▶ QUOTED PASSAGE:

-- START --

Definite integral $\int_{-\infty}^\infty \int_{-\infty}^\infty \exp(-x^2 y^2) \; dx dy$?

Question

The deceptively simple-looking double integral $$ \int_{-\infty}^\infty \int_{-\infty}^\infty \exp(-x^2 y^2) \; dx dy $$ is clearly finite, but both maple and Wolphram alpha gives the value $\infty$! Any ideas how to calculate this symbolically?

Answer 1

Note for $y>0$ we have $$ \int_{-\infty}^{+\infty} e^{-x^2y^2}\;dx = \frac{\sqrt{\pi}}{y} $$ so $$ \int_{-\infty}^{+\infty}\int_{-\infty}^{+\infty} e^{-x^2y^2}\;dx\;dy \ge \int_0^{+\infty}\int_{-\infty}^{+\infty} e^{-x^2y^2}\;dx\;dy =\sqrt{\pi}\int_0^{+\infty}\frac{dy}{y} = +\infty. $$

Wolfram Alpha is right for once!

-- END --

▶ PROBLEM 1: In the double integral thread, what value do Maple and Wolfram Alpha give for the integral?
▶ PROBLEM 2: Carry on the double integral thread from its last line.
The entries have nothing to do with the double integral thread.

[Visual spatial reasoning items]
-- START --

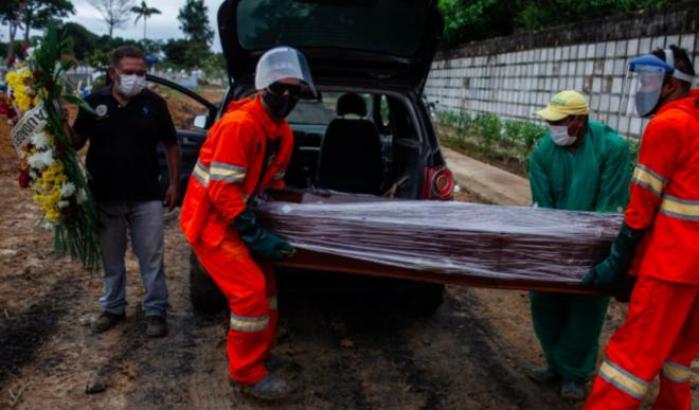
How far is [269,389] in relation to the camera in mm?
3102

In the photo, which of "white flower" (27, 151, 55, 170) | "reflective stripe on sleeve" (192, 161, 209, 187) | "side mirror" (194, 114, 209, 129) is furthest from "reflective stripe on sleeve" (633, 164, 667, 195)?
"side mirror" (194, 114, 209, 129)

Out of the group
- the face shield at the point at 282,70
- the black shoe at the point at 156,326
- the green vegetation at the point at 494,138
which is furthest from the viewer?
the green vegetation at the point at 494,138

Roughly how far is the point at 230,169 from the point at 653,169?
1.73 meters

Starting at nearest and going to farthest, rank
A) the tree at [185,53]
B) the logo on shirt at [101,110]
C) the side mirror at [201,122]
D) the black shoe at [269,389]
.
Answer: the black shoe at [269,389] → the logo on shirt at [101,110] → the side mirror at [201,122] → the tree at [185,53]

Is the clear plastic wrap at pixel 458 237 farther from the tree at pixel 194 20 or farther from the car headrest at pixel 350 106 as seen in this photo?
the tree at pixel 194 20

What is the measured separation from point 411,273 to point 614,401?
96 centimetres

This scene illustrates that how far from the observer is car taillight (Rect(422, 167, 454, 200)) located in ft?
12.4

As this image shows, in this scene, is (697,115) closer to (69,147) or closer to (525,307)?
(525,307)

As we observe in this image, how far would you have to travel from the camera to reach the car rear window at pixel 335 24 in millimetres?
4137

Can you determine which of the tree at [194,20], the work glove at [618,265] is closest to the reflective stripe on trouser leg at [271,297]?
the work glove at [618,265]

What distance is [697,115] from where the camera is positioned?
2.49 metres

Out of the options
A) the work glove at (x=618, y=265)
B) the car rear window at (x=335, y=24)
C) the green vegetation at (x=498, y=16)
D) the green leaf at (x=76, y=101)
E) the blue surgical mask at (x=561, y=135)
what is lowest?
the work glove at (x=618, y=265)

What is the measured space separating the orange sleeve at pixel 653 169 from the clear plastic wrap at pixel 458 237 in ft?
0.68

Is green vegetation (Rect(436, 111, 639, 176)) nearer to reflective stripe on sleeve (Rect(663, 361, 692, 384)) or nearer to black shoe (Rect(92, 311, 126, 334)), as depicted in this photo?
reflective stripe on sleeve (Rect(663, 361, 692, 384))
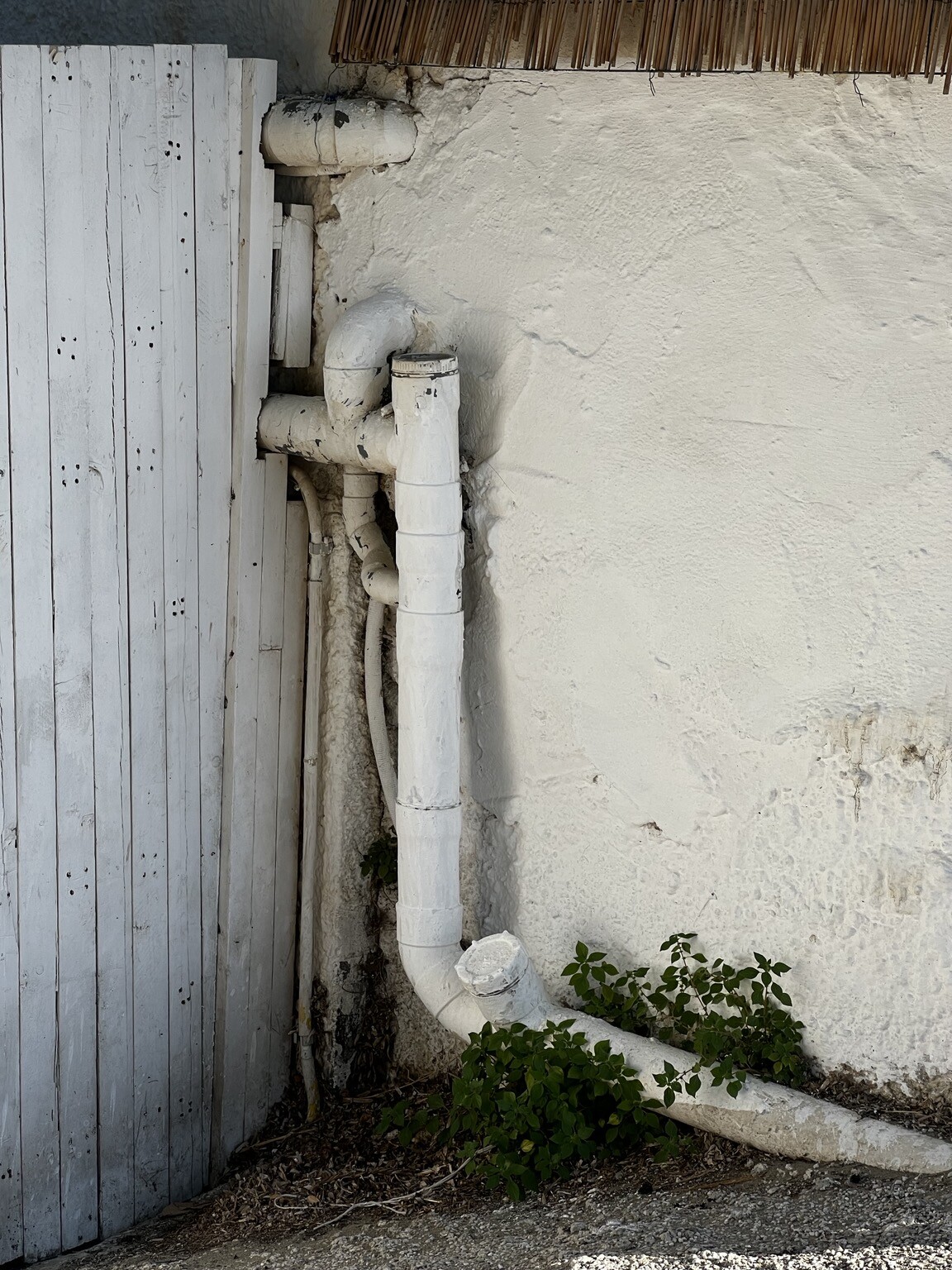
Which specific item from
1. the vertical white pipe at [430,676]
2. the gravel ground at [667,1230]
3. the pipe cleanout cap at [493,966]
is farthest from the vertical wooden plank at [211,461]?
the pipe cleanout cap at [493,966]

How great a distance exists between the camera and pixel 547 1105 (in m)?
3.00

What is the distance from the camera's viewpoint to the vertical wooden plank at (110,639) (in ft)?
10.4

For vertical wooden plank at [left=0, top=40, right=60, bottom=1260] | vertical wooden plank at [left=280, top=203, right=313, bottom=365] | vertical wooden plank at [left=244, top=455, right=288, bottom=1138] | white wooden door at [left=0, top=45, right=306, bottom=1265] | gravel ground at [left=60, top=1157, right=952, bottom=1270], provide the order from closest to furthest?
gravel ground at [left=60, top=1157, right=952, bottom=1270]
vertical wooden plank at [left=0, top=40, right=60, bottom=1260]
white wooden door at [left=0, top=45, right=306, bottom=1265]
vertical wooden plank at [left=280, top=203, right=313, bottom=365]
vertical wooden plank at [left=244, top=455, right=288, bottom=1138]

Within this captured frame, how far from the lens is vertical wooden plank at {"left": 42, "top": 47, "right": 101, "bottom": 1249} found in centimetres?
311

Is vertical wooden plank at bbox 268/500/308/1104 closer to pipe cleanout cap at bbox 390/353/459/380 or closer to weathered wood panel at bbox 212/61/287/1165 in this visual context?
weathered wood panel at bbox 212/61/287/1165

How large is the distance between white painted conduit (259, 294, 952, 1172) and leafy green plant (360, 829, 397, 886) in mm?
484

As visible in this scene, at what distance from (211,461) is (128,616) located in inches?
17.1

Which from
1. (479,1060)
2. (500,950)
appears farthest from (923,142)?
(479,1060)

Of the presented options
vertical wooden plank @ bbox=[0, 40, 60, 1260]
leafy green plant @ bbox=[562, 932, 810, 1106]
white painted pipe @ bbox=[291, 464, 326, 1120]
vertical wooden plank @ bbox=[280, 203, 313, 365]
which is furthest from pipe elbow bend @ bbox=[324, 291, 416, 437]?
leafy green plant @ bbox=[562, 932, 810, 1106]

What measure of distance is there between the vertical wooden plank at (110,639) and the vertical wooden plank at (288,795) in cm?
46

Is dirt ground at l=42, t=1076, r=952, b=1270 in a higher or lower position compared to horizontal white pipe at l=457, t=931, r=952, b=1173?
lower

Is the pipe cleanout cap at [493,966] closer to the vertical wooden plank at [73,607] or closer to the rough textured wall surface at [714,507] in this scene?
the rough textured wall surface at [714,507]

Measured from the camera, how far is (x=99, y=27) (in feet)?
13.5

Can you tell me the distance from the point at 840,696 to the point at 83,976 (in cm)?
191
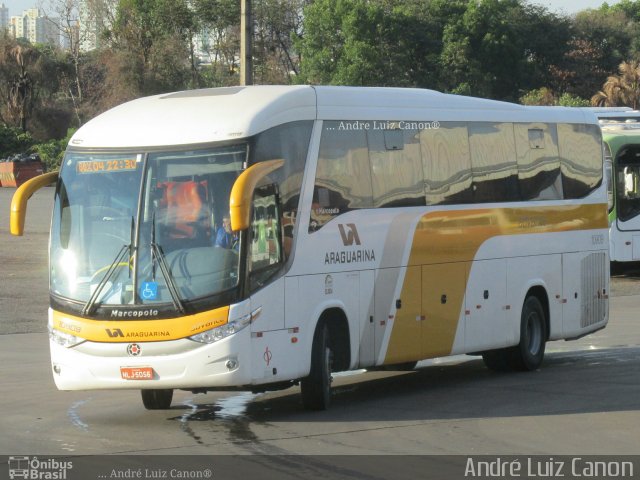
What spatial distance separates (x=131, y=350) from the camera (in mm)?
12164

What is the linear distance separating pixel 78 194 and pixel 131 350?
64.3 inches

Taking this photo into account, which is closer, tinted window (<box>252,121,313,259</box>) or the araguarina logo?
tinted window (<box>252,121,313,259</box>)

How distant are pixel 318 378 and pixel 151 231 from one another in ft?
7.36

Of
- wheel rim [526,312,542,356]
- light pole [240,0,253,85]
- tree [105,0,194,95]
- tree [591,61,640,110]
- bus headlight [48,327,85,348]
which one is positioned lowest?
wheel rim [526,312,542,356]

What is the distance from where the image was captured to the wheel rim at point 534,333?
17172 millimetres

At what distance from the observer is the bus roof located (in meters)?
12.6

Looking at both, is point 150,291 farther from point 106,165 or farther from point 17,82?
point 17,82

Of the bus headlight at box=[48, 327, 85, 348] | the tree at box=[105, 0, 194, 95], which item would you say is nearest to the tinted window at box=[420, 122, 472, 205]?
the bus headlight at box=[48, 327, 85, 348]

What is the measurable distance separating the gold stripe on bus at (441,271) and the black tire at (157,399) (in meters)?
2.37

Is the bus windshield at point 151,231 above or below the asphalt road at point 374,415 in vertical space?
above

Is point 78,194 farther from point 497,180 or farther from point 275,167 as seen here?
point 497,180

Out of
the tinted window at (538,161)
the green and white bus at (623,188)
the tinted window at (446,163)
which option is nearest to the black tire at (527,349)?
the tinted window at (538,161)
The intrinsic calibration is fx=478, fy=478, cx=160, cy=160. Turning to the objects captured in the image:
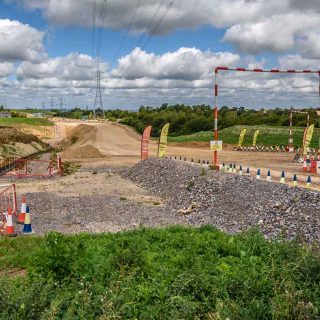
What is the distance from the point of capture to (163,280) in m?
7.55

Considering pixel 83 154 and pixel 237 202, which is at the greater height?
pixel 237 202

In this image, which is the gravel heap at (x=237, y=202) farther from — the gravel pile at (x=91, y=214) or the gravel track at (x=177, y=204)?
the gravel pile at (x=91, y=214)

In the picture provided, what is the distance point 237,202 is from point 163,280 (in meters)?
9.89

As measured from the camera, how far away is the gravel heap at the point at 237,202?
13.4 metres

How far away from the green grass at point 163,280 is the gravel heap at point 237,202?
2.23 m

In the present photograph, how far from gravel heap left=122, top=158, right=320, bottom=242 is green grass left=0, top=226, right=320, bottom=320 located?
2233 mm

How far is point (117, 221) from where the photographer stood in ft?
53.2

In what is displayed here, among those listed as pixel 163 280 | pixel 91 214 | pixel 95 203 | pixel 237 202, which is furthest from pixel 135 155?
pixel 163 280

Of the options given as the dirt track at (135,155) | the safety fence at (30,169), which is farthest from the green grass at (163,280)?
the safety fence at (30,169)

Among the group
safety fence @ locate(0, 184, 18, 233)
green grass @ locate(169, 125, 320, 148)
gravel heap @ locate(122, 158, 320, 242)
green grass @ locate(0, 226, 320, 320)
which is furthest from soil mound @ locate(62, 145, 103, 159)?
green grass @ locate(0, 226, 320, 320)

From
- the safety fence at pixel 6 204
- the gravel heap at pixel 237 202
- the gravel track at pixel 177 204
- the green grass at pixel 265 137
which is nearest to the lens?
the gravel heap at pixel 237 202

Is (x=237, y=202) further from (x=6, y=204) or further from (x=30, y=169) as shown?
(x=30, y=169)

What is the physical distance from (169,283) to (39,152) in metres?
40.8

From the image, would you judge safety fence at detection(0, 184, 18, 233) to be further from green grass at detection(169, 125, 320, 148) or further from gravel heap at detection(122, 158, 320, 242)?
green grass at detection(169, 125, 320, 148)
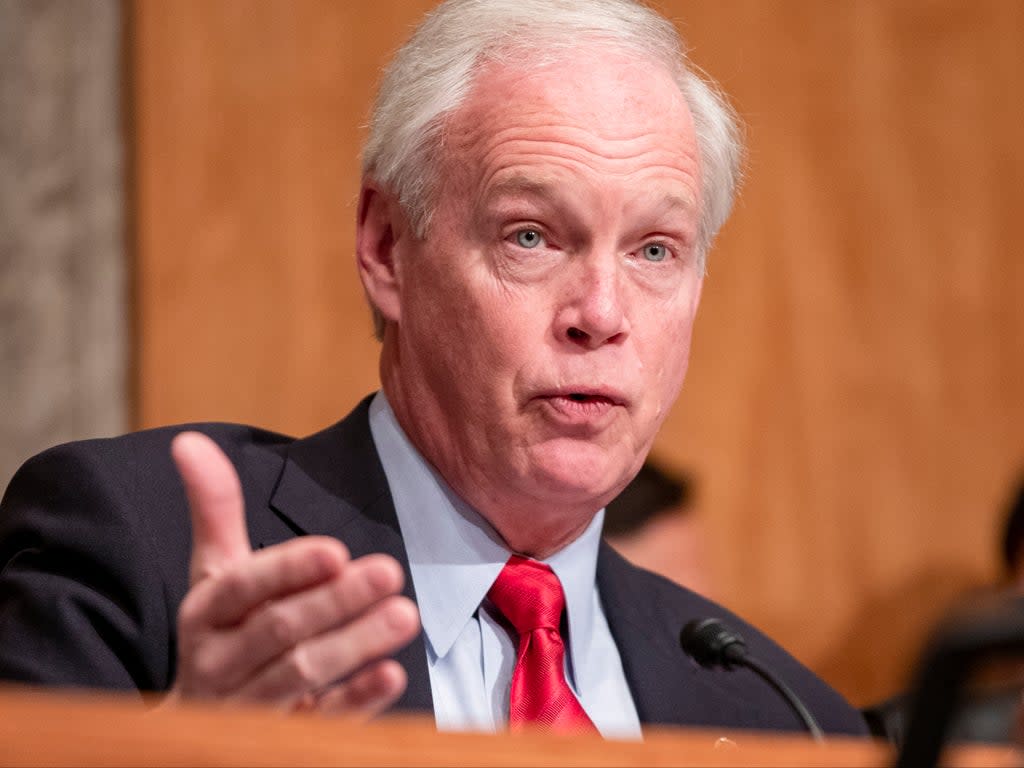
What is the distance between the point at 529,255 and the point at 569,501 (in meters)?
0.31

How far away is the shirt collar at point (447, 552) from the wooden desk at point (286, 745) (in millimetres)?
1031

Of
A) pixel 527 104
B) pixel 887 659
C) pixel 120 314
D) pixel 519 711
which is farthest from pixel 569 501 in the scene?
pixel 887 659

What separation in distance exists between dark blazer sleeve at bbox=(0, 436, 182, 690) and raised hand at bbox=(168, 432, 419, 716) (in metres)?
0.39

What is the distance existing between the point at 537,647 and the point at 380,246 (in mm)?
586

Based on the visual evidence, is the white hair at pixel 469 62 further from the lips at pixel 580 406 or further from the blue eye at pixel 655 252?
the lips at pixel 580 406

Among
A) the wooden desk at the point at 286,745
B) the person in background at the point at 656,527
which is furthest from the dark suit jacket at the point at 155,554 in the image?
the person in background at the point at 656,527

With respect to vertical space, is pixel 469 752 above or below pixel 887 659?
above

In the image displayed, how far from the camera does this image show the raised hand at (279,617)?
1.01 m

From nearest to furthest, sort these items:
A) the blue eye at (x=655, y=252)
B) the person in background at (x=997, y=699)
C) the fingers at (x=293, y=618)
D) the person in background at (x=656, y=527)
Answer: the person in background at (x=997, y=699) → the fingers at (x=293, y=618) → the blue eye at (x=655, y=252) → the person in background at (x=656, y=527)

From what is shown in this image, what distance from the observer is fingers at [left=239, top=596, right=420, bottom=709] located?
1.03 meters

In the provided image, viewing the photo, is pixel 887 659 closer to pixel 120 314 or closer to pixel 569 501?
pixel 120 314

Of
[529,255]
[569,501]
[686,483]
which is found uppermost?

-- END --

▶ EXERCISE OUTPUT 1: They give the value ∞ (infinity).

▶ EXERCISE OUTPUT 2:
Answer 2

$$I=\int_{-t}^{+t}\int_{-t}^{+t} \exp(-x^2 y^2) \, dx \, dy=4 t^2 \,\, _2F_2\left(\frac{1}{2},\frac{1}{2};\frac{3}{2},\frac{3}{2}; -t^4\right)$$

For large $t$ $$\large\color{blue}{I\sim \sqrt{\pi } \,\,(4 \log (t)+\gamma +2\log (2))}$$ which is very good for any $t>1$.

If $t=e$ the difference is $4.65\times 10^{-27}$.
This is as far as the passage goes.